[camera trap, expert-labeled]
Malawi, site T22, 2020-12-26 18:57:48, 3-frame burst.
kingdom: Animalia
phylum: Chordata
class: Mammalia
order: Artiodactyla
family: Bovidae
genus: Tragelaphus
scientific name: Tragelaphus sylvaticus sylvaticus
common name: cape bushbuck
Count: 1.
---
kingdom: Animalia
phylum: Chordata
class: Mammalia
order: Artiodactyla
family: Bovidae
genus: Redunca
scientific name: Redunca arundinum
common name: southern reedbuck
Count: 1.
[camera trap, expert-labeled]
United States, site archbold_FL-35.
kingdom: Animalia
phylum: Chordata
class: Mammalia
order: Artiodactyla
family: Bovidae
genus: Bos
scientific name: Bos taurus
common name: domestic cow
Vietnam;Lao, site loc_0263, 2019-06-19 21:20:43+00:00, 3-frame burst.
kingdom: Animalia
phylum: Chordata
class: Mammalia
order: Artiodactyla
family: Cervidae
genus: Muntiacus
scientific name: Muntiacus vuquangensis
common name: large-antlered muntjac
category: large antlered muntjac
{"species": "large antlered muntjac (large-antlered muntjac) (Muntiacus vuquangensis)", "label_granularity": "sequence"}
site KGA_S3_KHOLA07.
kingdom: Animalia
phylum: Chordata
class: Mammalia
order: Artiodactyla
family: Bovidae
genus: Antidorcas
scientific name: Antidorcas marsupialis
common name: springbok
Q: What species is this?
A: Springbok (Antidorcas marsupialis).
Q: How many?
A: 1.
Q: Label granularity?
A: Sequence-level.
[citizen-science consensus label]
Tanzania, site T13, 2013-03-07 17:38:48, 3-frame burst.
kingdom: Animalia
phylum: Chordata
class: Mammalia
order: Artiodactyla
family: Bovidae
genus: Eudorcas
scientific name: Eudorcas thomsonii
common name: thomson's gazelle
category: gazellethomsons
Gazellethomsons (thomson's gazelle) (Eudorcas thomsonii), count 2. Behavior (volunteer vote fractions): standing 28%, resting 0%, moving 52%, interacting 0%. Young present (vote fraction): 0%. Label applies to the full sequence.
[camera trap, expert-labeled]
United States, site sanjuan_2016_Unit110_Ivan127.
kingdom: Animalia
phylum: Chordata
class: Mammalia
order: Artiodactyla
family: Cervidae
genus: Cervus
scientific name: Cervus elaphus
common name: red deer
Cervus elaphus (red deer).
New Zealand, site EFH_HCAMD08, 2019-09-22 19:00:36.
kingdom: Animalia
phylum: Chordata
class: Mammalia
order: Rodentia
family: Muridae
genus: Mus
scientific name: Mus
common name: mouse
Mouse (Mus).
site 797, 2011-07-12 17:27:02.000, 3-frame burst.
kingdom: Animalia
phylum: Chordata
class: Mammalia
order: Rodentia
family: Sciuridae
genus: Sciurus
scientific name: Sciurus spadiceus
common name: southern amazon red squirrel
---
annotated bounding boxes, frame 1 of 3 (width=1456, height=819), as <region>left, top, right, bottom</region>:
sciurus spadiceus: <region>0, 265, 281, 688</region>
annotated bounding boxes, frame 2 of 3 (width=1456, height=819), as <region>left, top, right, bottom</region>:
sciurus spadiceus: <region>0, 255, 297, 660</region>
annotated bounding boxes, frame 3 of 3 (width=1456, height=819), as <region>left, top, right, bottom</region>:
•••••
Once more, write out the records exactly as they are.

[camera trap, expert-labeled]
Malawi, site T22, 2020-12-26 18:57:48, 3-frame burst.
kingdom: Animalia
phylum: Chordata
class: Mammalia
order: Artiodactyla
family: Bovidae
genus: Tragelaphus
scientific name: Tragelaphus sylvaticus sylvaticus
common name: cape bushbuck
Count: 1.
---
kingdom: Animalia
phylum: Chordata
class: Mammalia
order: Artiodactyla
family: Bovidae
genus: Redunca
scientific name: Redunca arundinum
common name: southern reedbuck
Count: 1.
[camera trap, expert-labeled]
United States, site archbold_FL-35.
kingdom: Animalia
phylum: Chordata
class: Mammalia
order: Artiodactyla
family: Bovidae
genus: Bos
scientific name: Bos taurus
common name: domestic cow
Vietnam;Lao, site loc_0263, 2019-06-19 21:20:43+00:00, 3-frame burst.
kingdom: Animalia
phylum: Chordata
class: Mammalia
order: Artiodactyla
family: Cervidae
genus: Muntiacus
scientific name: Muntiacus vuquangensis
common name: large-antlered muntjac
category: large antlered muntjac
{"species": "large antlered muntjac (large-antlered muntjac) (Muntiacus vuquangensis)", "label_granularity": "sequence"}
site KGA_S3_KHOLA07.
kingdom: Animalia
phylum: Chordata
class: Mammalia
order: Artiodactyla
family: Bovidae
genus: Antidorcas
scientific name: Antidorcas marsupialis
common name: springbok
Q: What species is this?
A: Springbok (Antidorcas marsupialis).
Q: How many?
A: 1.
Q: Label granularity?
A: Sequence-level.
[citizen-science consensus label]
Tanzania, site T13, 2013-03-07 17:38:48, 3-frame burst.
kingdom: Animalia
phylum: Chordata
class: Mammalia
order: Artiodactyla
family: Bovidae
genus: Eudorcas
scientific name: Eudorcas thomsonii
common name: thomson's gazelle
category: gazellethomsons
Gazellethomsons (thomson's gazelle) (Eudorcas thomsonii), count 2. Behavior (volunteer vote fractions): standing 28%, resting 0%, moving 52%, interacting 0%. Young present (vote fraction): 0%. Label applies to the full sequence.
[camera trap, expert-labeled]
United States, site sanjuan_2016_Unit110_Ivan127.
kingdom: Animalia
phylum: Chordata
class: Mammalia
order: Artiodactyla
family: Cervidae
genus: Cervus
scientific name: Cervus elaphus
common name: red deer
Cervus elaphus (red deer).
New Zealand, site EFH_HCAMD08, 2019-09-22 19:00:36.
kingdom: Animalia
phylum: Chordata
class: Mammalia
order: Rodentia
family: Muridae
genus: Mus
scientific name: Mus
common name: mouse
Mouse (Mus).
site 797, 2011-07-12 17:27:02.000, 3-frame burst.
kingdom: Animalia
phylum: Chordata
class: Mammalia
order: Rodentia
family: Sciuridae
genus: Sciurus
scientific name: Sciurus spadiceus
common name: southern amazon red squirrel
---
annotated bounding boxes, frame 1 of 3 (width=1456, height=819), as <region>left, top, right, bottom</region>:
sciurus spadiceus: <region>0, 265, 281, 688</region>
annotated bounding boxes, frame 2 of 3 (width=1456, height=819), as <region>left, top, right, bottom</region>:
sciurus spadiceus: <region>0, 255, 297, 660</region>
annotated bounding boxes, frame 3 of 3 (width=1456, height=819), as <region>left, top, right, bottom</region>:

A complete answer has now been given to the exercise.